| Problem 1 |
From the PAN-OS overview below, list each network service that the text says PAN-OS handles for enterprises and government agencies.
| Problem 2 |
Return, word for word, the part of the PAN-OS overview that opens with the words containing "What is Palo" and closes with "distributed denial-of-service attacks.".
| Problem 3 |
Resume the overview of the PAN-OS vulnerability CVE-2022-0028 from the point where it stops.
(Beginning of Document extract)
What is Palo Alto Networks PAN-OS?
Palo Alto Networks PAN-OS is the operating system powering Palo Alto's next-generation firewalls (NGFW) and Panorama network management appliances. PAN-OS is one of the most widely deployed enterprise firewall platforms globally, handling network traffic inspection, URL filtering, threat prevention, and VPN services for thousands of enterprises and government agencies. Palo Alto firewalls are high-value targets both for direct exploitation and for being abused as amplification vectors in distributed denial-of-service attacks.
Overview
CVE-2022-0028 is a reflected amplification denial-of-service vulnerability (CWE-406, CVSS 8.6) in Palo Alto Networks PAN-OS. A URL filtering policy misconfiguration in certain PAN-OS versions allows an unauthenticated network attacker to conduct reflected and amplified TCP denial-of-service (RDoS) attacks against third-party targets. Rather than compromising the firewall itself, the attacker abuses the PAN-OS device as a DDoS reflector — sending spoofed TCP packets to the firewall that it then forwards in amplified form to a victim. This is notable because it exploits enterprise security infrastructure to attack other organizations. CVSS 8.6 (scope changed: affects third parties, not the firewall owner directly).
(End of Document extract)
(Beginning of Entries supplied)
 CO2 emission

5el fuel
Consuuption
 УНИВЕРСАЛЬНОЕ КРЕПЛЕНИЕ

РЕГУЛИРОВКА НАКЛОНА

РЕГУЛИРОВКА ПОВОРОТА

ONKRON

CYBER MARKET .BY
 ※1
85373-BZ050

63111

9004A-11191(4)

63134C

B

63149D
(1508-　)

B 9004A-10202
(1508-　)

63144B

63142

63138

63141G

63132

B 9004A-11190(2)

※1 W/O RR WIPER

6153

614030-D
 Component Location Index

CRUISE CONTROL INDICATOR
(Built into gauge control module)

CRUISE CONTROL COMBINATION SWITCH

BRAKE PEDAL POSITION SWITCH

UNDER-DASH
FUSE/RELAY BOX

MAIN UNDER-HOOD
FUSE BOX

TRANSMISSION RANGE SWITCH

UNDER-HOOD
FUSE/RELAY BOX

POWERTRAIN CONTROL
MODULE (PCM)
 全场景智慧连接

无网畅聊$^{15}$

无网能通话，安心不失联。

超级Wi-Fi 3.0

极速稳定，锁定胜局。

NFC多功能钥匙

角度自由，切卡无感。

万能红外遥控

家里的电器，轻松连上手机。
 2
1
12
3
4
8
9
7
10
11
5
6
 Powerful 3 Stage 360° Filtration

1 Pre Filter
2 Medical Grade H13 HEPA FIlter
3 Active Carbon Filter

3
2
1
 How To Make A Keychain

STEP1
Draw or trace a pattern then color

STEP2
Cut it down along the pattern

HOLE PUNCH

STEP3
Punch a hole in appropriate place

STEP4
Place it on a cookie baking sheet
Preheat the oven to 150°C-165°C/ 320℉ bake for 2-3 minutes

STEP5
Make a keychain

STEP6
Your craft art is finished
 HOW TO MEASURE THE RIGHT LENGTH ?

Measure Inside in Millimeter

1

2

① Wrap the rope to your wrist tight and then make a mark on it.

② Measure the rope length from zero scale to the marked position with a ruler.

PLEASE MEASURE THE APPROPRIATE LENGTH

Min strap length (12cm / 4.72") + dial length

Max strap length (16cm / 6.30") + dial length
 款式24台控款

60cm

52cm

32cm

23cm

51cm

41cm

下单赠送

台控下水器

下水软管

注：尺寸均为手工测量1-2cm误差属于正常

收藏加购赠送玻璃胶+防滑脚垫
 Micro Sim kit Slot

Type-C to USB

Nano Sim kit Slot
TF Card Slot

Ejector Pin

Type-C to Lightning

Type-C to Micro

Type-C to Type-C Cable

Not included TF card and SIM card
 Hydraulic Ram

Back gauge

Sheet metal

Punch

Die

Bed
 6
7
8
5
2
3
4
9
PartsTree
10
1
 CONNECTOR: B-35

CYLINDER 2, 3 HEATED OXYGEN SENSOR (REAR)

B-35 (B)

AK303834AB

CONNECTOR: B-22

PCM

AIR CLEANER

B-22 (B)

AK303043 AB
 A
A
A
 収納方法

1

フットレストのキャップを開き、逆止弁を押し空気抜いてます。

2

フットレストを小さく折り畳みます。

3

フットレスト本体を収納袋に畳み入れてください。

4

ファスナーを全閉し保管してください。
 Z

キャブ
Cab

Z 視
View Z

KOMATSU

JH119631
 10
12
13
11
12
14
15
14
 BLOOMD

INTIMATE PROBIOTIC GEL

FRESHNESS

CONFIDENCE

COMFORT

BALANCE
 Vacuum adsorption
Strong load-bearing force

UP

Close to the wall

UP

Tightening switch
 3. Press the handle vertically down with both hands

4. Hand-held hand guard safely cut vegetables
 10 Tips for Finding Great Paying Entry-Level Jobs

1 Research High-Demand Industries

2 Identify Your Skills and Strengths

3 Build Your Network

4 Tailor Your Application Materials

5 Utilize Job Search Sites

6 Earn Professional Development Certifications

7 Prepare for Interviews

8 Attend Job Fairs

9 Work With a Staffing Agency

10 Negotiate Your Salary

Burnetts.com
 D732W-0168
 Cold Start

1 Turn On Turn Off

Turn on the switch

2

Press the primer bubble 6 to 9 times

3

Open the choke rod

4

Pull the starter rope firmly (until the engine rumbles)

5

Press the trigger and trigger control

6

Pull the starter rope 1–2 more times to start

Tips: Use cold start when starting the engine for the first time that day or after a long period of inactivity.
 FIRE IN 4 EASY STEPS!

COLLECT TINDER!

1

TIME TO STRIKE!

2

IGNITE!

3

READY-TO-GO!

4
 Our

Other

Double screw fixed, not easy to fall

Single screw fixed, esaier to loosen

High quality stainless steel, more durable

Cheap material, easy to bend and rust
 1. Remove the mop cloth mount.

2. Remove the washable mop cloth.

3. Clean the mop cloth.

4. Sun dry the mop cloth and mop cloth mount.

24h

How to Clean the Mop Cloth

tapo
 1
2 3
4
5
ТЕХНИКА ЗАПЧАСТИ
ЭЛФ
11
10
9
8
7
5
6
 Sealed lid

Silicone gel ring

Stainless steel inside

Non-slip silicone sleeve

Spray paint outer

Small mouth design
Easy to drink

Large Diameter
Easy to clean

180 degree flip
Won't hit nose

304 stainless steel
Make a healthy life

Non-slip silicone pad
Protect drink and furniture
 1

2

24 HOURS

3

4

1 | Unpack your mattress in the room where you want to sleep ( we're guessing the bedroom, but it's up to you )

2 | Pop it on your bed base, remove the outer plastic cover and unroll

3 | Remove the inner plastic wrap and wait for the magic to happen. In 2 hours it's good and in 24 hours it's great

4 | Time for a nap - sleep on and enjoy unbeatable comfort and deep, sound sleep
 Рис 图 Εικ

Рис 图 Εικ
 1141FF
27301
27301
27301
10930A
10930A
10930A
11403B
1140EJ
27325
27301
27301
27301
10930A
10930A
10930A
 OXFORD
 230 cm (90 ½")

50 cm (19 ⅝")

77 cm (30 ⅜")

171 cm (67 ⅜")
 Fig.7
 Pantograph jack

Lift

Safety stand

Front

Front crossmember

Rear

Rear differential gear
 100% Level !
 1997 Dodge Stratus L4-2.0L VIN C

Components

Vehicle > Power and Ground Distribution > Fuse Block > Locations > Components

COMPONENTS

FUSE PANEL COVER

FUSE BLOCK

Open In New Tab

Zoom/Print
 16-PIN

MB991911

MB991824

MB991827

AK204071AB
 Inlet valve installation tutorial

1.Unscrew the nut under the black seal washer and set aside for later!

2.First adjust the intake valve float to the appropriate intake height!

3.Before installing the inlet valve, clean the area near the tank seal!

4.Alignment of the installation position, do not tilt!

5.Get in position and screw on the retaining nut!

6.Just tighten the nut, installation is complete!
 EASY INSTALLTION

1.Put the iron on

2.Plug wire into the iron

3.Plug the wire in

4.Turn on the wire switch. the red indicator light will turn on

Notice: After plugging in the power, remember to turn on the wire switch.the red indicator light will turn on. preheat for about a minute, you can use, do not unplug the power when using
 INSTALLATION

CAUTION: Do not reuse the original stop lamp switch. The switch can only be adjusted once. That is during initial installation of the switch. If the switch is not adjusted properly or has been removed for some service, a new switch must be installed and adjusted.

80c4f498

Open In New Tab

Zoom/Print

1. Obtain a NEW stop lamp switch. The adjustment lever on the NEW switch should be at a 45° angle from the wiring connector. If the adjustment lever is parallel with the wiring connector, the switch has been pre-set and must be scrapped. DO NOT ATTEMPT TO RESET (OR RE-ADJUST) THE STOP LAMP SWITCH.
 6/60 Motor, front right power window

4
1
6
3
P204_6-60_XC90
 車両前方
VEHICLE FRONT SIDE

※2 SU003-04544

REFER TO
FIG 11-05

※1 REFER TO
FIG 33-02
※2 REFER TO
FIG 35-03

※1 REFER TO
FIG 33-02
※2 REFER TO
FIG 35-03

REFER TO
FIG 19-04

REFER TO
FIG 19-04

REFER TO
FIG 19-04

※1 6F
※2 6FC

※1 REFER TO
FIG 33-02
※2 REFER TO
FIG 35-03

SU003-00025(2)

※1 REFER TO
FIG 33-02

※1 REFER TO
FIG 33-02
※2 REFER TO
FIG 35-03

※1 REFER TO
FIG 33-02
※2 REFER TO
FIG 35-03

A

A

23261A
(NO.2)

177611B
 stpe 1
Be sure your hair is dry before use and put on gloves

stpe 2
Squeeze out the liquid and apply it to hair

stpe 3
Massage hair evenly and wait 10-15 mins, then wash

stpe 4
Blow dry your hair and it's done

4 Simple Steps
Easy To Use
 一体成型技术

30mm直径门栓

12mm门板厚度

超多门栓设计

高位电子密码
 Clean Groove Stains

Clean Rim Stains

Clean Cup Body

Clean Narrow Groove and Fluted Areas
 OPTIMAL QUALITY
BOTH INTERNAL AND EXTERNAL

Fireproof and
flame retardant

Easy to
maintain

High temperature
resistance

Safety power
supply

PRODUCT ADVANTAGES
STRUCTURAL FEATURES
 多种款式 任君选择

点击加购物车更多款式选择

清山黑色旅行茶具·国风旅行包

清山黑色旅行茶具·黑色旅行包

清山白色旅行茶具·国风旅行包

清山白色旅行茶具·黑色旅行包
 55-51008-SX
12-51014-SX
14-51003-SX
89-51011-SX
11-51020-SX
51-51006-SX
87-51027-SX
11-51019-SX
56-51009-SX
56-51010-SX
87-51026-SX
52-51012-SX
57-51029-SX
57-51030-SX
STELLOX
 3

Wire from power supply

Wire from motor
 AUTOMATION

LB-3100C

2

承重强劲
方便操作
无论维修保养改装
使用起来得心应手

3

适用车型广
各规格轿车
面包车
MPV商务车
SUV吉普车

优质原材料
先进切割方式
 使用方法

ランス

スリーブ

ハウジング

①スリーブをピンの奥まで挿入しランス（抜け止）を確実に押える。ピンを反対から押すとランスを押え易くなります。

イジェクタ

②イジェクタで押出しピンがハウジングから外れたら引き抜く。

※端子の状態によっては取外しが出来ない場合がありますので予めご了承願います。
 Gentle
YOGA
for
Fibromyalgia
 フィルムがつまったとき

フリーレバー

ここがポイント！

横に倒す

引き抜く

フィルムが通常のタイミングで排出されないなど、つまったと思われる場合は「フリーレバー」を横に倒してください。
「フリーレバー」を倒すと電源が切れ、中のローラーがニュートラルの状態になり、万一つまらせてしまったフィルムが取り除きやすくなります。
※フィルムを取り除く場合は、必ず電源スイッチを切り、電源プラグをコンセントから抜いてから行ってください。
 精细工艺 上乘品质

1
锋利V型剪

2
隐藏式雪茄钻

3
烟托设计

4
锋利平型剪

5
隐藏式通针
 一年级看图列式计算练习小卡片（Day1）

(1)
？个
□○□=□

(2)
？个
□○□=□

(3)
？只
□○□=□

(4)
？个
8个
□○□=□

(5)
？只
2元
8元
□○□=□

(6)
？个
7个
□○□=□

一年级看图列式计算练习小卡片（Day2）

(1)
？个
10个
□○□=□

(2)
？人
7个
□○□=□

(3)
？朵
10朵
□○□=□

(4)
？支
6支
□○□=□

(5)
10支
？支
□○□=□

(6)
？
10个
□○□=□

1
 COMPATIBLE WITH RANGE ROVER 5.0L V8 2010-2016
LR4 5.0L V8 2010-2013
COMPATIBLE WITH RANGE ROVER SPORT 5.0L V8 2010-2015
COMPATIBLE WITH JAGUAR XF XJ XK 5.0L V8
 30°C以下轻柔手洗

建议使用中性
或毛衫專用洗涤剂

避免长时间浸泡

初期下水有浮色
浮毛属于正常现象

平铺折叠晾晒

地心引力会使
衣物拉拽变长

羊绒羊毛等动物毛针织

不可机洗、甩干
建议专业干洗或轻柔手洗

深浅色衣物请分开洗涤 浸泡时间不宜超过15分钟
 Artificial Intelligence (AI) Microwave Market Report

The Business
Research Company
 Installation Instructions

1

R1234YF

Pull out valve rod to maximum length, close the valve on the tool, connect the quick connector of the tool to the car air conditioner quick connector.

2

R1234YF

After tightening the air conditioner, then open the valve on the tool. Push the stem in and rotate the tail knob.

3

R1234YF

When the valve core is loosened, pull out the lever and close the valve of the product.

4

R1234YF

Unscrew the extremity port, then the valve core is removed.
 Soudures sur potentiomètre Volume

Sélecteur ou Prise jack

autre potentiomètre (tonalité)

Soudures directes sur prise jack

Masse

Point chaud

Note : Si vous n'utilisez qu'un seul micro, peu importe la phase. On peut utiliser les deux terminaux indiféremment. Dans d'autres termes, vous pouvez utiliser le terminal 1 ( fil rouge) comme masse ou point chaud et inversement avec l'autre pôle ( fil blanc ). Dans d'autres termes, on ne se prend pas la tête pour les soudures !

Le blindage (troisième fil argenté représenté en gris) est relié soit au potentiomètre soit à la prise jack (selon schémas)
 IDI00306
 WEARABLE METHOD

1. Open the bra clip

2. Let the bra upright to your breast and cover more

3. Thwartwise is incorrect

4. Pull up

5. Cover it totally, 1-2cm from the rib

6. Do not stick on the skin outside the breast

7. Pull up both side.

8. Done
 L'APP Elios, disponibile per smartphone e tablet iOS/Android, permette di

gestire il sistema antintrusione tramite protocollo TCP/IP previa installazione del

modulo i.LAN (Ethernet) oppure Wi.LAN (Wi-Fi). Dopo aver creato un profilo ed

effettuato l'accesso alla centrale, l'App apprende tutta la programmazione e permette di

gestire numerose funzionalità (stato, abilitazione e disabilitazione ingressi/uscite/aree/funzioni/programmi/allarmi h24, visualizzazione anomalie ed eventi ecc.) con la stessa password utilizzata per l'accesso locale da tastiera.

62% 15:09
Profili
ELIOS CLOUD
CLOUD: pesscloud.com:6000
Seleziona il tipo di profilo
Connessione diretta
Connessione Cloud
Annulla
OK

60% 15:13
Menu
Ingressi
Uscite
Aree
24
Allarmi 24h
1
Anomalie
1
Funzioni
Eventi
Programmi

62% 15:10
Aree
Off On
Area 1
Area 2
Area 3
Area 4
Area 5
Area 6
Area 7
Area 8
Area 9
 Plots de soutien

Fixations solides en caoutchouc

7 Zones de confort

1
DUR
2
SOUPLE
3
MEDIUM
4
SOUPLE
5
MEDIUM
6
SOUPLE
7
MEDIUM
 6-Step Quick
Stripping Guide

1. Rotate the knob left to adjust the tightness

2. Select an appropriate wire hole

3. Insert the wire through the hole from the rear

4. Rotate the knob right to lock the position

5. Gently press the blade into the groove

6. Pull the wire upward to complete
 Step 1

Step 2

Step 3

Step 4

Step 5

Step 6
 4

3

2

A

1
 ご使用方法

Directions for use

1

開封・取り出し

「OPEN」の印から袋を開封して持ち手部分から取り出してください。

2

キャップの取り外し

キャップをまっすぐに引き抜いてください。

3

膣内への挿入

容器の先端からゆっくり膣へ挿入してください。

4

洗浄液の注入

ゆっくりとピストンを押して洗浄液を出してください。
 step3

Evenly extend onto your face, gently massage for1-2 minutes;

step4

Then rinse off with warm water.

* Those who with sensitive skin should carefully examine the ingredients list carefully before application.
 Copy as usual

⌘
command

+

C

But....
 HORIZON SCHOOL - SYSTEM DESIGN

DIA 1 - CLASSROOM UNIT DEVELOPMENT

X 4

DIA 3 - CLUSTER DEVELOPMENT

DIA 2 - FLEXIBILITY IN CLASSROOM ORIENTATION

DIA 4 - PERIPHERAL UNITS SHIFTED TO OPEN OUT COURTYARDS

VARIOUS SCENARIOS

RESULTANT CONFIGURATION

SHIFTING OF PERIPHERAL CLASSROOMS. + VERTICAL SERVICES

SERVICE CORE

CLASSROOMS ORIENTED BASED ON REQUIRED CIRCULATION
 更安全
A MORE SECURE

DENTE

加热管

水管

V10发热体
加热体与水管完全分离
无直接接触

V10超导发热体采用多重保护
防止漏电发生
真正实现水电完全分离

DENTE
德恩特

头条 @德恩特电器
(End of Entries supplied)
| Final answer 1 |
- network traffic inspection
- URL filtering
- threat prevention
- VPN services

| Final answer 2 |
What is Palo Alto Networks PAN-OS?
Palo Alto Networks PAN-OS is the operating system powering Palo Alto's next-generation firewalls (NGFW) and Panorama network management appliances. PAN-OS is one of the most widely deployed enterprise firewall platforms globally, handling network traffic inspection, URL filtering, threat prevention, and VPN services for thousands of enterprises and government agencies. Palo Alto firewalls are high-value targets both for direct exploitation and for being abused as amplification vectors in distributed denial-of-service attacks.

| Final answer 3 |
Affected Versions
| Product | Vulnerable | Fixed |
|---|---|---|
| PAN-OS | 10.2 before 10.2.2-h2 | 10.2.2-h2 and later |
| PAN-OS | 10.1 before 10.1.6-h6 | 10.1.6-h6 and later |
| PAN-OS | 10.0 before 10.0.11-h1 | 10.0.11-h1 and later |
| PAN-OS | 9.1 before 9.1.14-h4 | 9.1.14-h4 and later |
| PAN-OS | 9.0 before 9.0.16-h3 | 9.0.16-h3 and later |
| PAN-OS | 8.1 before 8.1.23-h1 | 8.1.23-h1 and later |
The vulnerability requires specific URL filtering policy configurations to be exploitable.
Technical Details
The vulnerability (CWE-406: Insufficient Control of Network Message Volume — "Channel Accessible by Non-Endpoint") exists in PAN-OS's URL filtering component. In certain policy configurations, PAN-OS generates TCP responses to incoming connection requests that can be redirected to a third-party victim through IP address spoofing.
An attacker sends TCP SYN packets to the vulnerable PAN-OS device with the source IP address spoofed to the IP of the intended victim. The PAN-OS URL filtering component, when processing these connections in the specific vulnerable configuration, generates a TCP response (such as a RST or data packet) that is significantly larger than the incoming SYN — creating a traffic amplification effect. These amplified responses are directed to the spoofed source IP (the victim), resulting in a TCP reflected denial-of-service attack.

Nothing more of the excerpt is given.